# [Исходный текст]
---
Роман «Матисс» с точки зрения стратегии формирования образа Москвы делится на две неравные части: первая часть показывает попытки героя-протагониста обрести Москву-дом, вторая показывает, как Москва становится антидомом, обрекая героя на бездомье. Королев делает многократные попытки обрести дом в Москве: он пытается стать частью московской семьи из Сокольников «с долгой несчастливой судьбой, иссеченной войнами и репрессиями, с антресолями, набитыми археологическим достоянием нескольких эпох убогого быта» [4. С. 86], но трагическая гибель возлюбленной Королева Кати ставит крест на этом пути к дому; он приобретает квартиру в долг на кабальных условиях, но это жилье, так и не ставшее домом, достается работодателю Гиттису. Единственным домом Королева становятся московские улицы: «Москва то бесчувственно его обтекала
бульварами, набережными, скверами, двориками за Трехсвятительскими переулками, за Солянкой, то бросалась в лоб кривляющейся лошадью — не то пегасом, не то горбунком, привскакивала галопом пустырей, припускала иноходью новостроек — и все норовила отпечатать на сознании — подковой — взгляд, свой личной, сложный, грязный след, так похожий на покривившуюся карту: с зрачком Кремля, кривой радужкой реки, орбитами кольцевых, прорехами промзон, зеленями лесопарков» [4. С. 123]. Москва причиняет герою боль, отвергает его, но только прогулки по старым московским улицам помогают ему «создать область дома, воздушную родную улитку» [4. С. 123], т.е. отсутствие дома в столице приводит к тому, что герой начинает воспринимать весь город как дом, а странничество как форму жизнеустройства. Иличевский в изображении Москвы как приюта странников ориентируется на Московский текст Андрея Платонова. Жизненный путь Королева повторяет перипетии судеб Москвы Честновой, Сарториуса, Сам-бикина, Божко («Счастливая Москва»), которые за счет метаморфоз социального, профессионального, семейного статуса преодолевают нормативность городского социума и выбирают странничество как способ существования.
---
# [Фрагмент данных]

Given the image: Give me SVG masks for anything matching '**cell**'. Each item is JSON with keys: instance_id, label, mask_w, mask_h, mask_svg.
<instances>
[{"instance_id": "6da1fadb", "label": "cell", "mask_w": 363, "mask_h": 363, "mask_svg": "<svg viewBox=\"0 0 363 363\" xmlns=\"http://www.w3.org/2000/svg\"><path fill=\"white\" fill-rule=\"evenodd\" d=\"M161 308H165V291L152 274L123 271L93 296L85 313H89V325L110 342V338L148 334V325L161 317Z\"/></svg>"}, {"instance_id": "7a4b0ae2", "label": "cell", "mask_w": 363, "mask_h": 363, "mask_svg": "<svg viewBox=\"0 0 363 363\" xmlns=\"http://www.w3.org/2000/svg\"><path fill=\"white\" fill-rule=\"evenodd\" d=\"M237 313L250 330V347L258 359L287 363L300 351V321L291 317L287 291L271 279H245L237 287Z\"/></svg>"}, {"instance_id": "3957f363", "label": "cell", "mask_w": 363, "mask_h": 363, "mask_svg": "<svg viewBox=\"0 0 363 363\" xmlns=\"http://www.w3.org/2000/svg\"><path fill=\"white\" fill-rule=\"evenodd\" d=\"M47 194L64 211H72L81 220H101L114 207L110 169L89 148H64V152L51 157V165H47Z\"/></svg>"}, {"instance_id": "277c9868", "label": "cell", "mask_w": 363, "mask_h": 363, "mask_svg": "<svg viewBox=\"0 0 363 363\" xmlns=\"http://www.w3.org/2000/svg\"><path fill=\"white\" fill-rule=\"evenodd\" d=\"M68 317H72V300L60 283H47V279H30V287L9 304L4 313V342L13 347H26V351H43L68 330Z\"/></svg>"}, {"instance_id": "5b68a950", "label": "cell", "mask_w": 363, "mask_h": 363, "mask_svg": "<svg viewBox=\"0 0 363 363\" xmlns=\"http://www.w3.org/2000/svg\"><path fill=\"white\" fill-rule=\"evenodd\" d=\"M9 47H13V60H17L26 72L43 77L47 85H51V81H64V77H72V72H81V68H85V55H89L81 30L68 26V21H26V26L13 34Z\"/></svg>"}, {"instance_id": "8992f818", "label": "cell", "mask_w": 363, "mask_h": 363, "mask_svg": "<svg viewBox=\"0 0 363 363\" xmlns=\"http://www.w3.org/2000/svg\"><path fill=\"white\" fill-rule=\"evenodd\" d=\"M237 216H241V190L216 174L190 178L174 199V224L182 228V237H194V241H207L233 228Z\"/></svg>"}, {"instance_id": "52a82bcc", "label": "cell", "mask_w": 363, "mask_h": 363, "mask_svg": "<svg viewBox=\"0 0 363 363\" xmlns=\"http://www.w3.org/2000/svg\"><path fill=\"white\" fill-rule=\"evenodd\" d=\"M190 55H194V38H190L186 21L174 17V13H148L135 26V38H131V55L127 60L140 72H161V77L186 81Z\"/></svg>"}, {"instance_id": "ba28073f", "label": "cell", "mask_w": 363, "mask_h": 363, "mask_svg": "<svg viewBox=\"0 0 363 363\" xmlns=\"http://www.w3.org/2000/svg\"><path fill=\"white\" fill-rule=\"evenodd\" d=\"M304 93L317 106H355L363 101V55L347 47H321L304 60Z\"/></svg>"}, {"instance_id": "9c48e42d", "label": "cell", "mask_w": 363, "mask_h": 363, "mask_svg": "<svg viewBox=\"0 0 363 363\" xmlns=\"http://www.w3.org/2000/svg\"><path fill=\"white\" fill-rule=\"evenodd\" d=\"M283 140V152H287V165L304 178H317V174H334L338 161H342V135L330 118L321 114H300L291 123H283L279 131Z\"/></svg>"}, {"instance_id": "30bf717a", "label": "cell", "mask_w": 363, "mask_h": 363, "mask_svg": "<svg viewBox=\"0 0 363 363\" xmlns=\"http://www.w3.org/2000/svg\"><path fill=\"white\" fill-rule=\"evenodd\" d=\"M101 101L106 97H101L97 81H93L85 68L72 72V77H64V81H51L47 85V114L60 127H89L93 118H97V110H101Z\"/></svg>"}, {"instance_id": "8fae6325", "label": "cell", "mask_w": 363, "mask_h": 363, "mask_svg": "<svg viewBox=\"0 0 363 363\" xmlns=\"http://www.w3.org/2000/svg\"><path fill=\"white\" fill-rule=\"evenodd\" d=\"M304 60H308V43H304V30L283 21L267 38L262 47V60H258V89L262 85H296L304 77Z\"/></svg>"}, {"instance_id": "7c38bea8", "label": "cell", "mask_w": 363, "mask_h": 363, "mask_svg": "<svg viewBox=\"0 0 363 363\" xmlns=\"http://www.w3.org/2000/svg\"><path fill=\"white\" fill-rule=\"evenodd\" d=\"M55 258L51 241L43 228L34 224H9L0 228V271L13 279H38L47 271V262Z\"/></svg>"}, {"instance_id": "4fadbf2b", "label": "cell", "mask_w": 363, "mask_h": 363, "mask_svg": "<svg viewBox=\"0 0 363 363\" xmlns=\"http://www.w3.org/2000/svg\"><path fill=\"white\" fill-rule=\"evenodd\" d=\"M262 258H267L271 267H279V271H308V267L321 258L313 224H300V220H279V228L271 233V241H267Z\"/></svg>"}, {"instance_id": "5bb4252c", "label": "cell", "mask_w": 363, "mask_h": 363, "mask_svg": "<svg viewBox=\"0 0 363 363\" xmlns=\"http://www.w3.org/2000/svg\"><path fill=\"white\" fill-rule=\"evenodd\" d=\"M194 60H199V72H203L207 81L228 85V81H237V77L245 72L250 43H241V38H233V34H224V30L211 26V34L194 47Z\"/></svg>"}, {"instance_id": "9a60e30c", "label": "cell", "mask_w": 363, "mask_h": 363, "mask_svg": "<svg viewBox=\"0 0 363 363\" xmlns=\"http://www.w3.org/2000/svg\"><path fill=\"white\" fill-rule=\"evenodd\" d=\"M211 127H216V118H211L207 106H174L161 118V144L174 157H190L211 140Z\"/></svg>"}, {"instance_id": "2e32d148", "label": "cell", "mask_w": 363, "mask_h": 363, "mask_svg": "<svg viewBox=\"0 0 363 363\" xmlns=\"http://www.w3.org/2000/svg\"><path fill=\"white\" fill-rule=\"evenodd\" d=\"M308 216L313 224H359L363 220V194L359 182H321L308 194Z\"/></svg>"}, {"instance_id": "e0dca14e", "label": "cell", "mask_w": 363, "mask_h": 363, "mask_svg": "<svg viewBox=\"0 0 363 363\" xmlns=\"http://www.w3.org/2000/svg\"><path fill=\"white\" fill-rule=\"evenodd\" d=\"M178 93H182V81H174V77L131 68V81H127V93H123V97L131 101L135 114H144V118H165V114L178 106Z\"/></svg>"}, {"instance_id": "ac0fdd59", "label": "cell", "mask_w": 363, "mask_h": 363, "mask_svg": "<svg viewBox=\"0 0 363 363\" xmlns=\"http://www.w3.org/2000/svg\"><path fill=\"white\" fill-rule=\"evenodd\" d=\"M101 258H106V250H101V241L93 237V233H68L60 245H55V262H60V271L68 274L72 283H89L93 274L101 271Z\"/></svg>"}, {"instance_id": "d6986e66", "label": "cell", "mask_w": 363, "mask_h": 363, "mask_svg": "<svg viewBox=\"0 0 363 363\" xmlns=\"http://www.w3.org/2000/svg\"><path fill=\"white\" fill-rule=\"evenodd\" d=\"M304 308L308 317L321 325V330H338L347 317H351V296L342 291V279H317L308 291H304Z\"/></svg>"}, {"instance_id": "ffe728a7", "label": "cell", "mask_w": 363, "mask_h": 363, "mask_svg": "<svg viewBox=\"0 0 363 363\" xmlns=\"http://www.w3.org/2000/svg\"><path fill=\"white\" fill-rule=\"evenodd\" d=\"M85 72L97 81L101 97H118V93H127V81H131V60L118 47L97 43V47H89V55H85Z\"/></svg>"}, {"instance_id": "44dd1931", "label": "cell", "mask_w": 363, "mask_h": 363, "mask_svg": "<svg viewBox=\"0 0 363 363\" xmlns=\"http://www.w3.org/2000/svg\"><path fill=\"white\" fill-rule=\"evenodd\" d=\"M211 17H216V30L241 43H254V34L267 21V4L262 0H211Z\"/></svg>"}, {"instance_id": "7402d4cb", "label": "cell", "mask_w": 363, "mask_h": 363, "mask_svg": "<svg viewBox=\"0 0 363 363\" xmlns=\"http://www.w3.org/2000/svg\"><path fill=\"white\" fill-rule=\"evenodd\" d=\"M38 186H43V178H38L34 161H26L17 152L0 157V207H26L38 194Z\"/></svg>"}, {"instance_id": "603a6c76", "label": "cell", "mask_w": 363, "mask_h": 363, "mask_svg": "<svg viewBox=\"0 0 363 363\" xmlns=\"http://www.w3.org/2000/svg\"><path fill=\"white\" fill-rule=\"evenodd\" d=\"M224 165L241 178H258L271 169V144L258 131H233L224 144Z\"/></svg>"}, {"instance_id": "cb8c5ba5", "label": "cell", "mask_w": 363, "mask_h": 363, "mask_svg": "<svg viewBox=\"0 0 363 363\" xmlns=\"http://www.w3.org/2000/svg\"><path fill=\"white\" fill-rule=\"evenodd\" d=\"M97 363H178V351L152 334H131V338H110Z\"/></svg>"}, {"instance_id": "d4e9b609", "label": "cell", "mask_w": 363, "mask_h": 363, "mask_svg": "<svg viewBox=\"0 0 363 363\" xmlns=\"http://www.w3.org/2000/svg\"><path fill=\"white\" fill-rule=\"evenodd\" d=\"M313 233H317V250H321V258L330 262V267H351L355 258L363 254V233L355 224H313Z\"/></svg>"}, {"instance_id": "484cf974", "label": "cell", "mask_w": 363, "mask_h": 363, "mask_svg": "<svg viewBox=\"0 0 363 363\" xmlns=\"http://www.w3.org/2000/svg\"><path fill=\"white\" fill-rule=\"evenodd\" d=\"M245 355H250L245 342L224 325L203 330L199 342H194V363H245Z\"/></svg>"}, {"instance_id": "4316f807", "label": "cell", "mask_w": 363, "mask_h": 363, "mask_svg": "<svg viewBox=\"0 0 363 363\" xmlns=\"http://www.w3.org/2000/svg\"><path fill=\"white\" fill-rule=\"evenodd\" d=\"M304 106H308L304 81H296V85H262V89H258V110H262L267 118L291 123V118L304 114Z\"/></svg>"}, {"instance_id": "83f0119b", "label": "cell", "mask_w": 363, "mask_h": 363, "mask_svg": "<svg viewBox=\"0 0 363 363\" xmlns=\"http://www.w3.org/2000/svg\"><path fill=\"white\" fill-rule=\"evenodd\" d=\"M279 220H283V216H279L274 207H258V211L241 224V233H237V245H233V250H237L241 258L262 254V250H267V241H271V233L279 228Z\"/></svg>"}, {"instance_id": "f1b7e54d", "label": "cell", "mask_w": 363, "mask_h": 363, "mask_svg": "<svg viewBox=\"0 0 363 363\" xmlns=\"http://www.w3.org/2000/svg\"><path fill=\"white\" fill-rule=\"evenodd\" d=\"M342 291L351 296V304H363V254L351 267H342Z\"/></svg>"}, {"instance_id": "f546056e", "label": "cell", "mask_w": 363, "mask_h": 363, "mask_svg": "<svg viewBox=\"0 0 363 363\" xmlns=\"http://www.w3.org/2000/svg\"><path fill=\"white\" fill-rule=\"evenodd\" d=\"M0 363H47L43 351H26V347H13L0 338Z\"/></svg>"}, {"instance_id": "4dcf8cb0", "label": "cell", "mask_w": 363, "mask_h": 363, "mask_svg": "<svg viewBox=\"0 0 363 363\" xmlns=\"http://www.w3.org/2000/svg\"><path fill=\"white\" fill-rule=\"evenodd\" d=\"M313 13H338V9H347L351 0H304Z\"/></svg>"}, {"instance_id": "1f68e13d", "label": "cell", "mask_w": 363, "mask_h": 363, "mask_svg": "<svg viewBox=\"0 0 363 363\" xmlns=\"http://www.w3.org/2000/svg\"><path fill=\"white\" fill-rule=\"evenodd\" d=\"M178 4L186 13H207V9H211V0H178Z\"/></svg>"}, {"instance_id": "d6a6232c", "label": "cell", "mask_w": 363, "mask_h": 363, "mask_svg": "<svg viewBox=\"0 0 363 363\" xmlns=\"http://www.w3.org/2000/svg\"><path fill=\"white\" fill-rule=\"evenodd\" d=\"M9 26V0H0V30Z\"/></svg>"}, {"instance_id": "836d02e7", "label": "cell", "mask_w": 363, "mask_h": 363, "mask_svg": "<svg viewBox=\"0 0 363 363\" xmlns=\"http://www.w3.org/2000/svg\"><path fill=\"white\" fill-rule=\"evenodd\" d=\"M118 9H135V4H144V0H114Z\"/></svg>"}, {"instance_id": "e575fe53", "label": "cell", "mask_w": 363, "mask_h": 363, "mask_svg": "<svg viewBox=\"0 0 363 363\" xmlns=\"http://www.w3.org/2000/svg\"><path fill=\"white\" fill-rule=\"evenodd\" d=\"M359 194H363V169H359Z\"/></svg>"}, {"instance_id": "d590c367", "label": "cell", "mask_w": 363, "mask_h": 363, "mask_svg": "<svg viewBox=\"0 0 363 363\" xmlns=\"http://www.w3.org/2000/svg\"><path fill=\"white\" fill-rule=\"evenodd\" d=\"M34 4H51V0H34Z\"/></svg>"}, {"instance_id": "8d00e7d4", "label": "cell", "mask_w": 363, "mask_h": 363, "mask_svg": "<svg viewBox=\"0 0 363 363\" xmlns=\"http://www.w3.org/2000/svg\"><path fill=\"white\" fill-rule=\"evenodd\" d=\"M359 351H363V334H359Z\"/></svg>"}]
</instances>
---
# [Ваша задача]
Проверьте, согласуются ли с текстом о романе «Матисс» три утверждения ниже, и для каждого ответьте «да» или «нет», приведя решающие слова текста точной цитатой.
1. Квартира, которую Королев приобрел в долг, достается его работодателю Гиттису.
2. С точки зрения стратегии формирования образа Москвы роман делится на две равные части.
3. Изображая Москву как приют странников, Иличевский ориентируется на Московский текст Михаила Булгакова.

# [Письменный ответ]
1. Да: «это жилье, так и не ставшее домом, достается работодателю Гиттису».
2. Нет: «делится на две неравные части».
3. Нет: «ориентируется на Московский текст Андрея Платонова».